INSTRUCTIONS FOR THE TASK:
All entries below are to be returned exactly, with pictures left out.

Stored data entries
━━━━━━━━━━━━━━━━━━━━━━━━━━━━━━

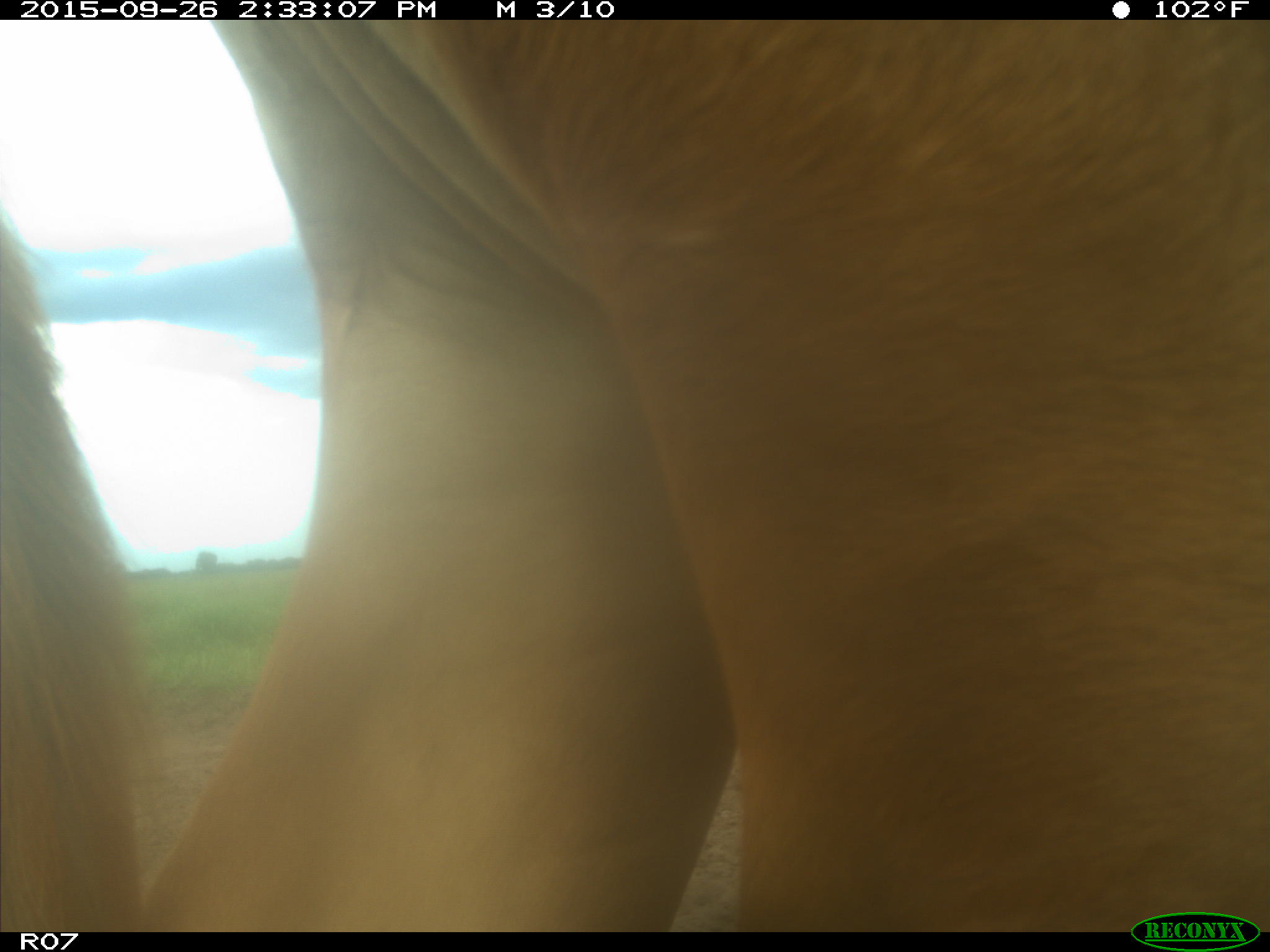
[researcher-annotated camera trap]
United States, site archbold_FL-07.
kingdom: Animalia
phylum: Chordata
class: Mammalia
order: Artiodactyla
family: Bovidae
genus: Bos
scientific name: Bos taurus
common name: domestic cow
Bos taurus (domestic cow).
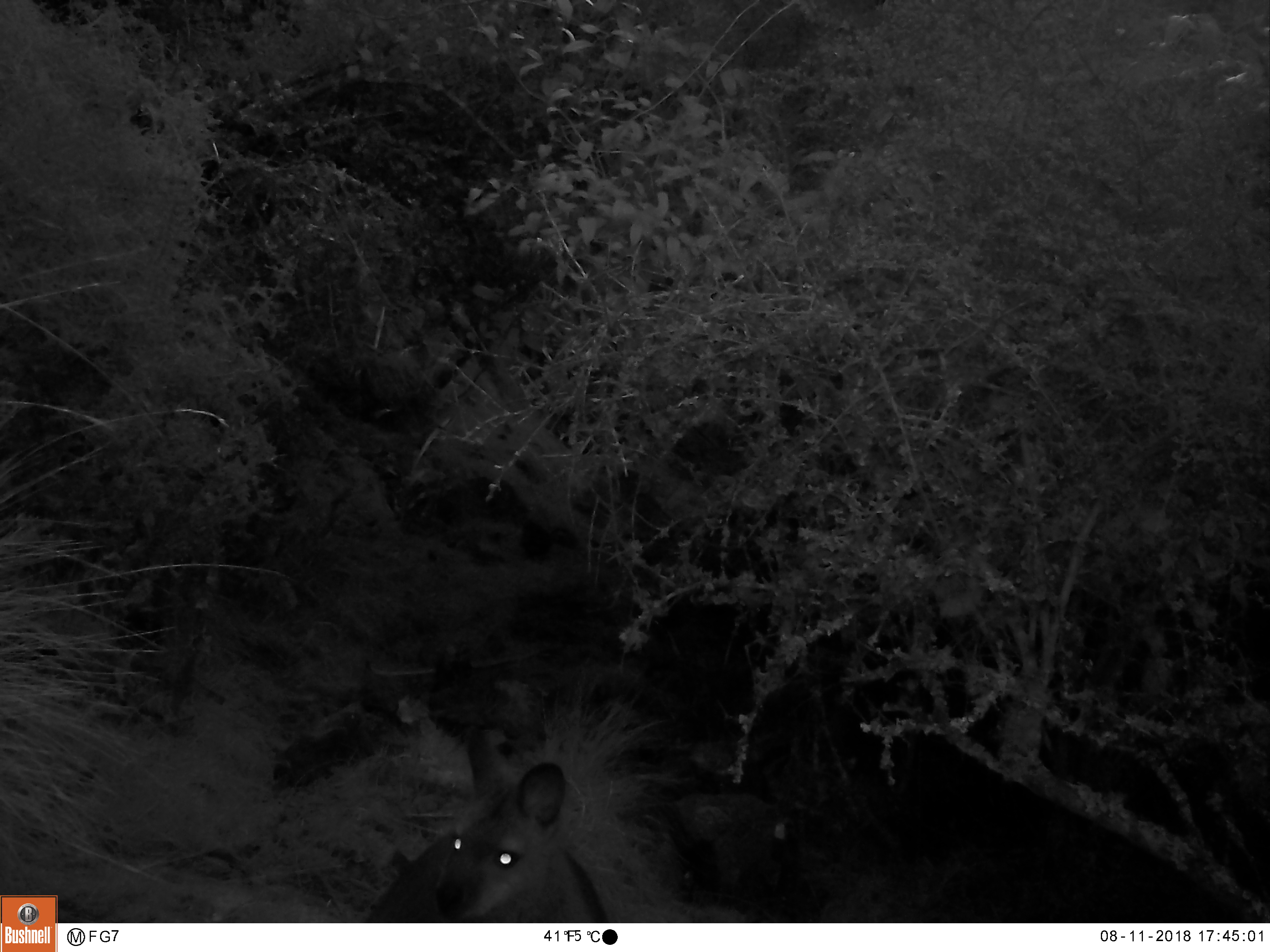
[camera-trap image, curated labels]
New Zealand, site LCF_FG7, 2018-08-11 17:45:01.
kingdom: Animalia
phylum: Chordata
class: Mammalia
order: Diprotodontia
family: Macropodidae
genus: Notamacropus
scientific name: Notamacropus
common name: wallaby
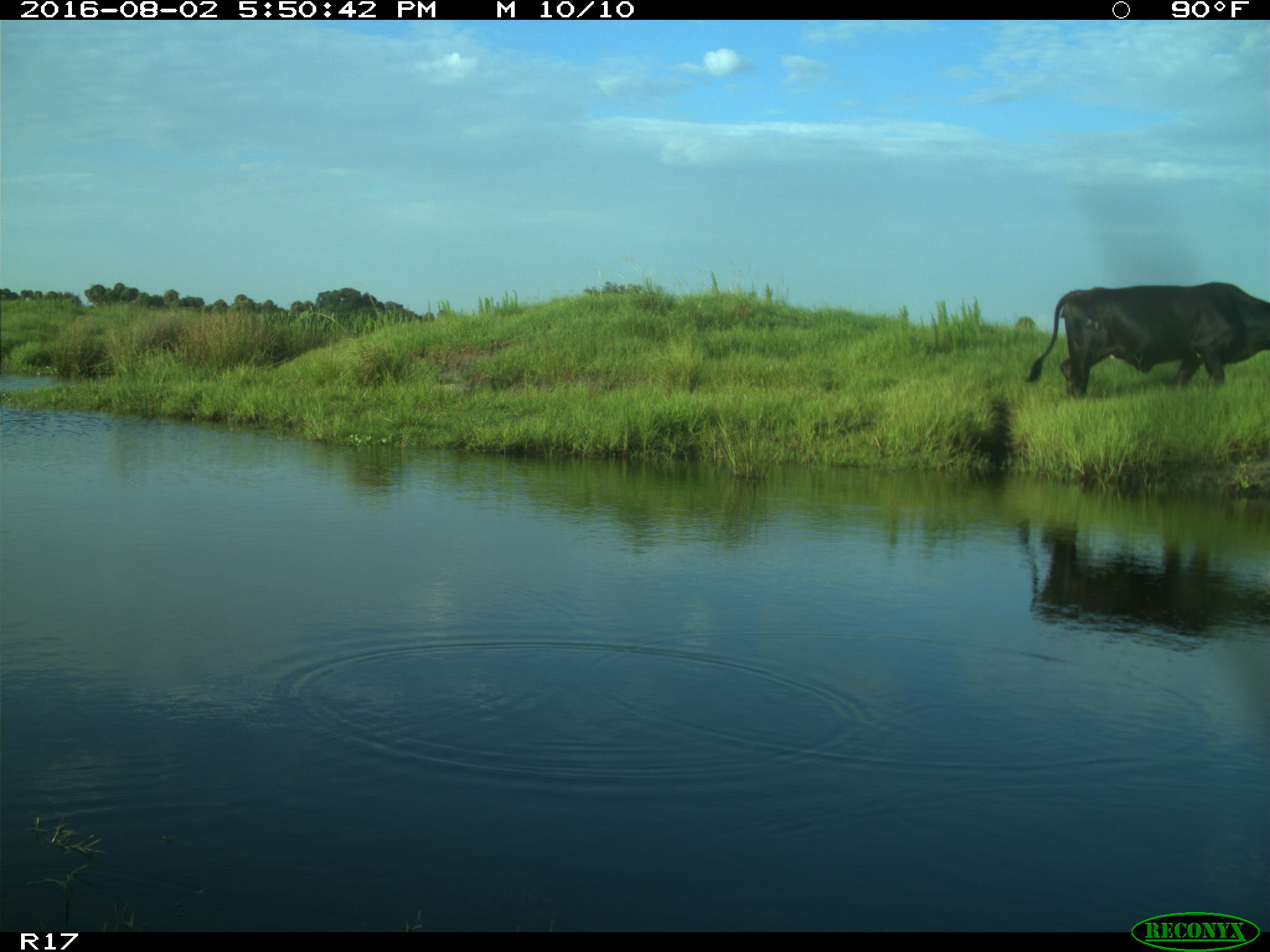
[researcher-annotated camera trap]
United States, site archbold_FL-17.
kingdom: Animalia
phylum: Chordata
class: Mammalia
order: Artiodactyla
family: Bovidae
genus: Bos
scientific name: Bos taurus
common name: domestic cow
Bos taurus (domestic cow).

━━━━━━━━━━━━━━━━━━━━━━━━━━━━━━

OUTPUT OF THE TASK:
[researcher-annotated camera trap]
United States, site archbold_FL-07.
kingdom: Animalia
phylum: Chordata
class: Mammalia
order: Artiodactyla
family: Bovidae
genus: Bos
scientific name: Bos taurus
common name: domestic cow
Bos taurus (domestic cow).
[camera-trap image, curated labels]
New Zealand, site LCF_FG7, 2018-08-11 17:45:01.
kingdom: Animalia
phylum: Chordata
class: Mammalia
order: Diprotodontia
family: Macropodidae
genus: Notamacropus
scientific name: Notamacropus
common name: wallaby
[researcher-annotated camera trap]
United States, site archbold_FL-17.
kingdom: Animalia
phylum: Chordata
class: Mammalia
order: Artiodactyla
family: Bovidae
genus: Bos
scientific name: Bos taurus
common name: domestic cow
Bos taurus (domestic cow).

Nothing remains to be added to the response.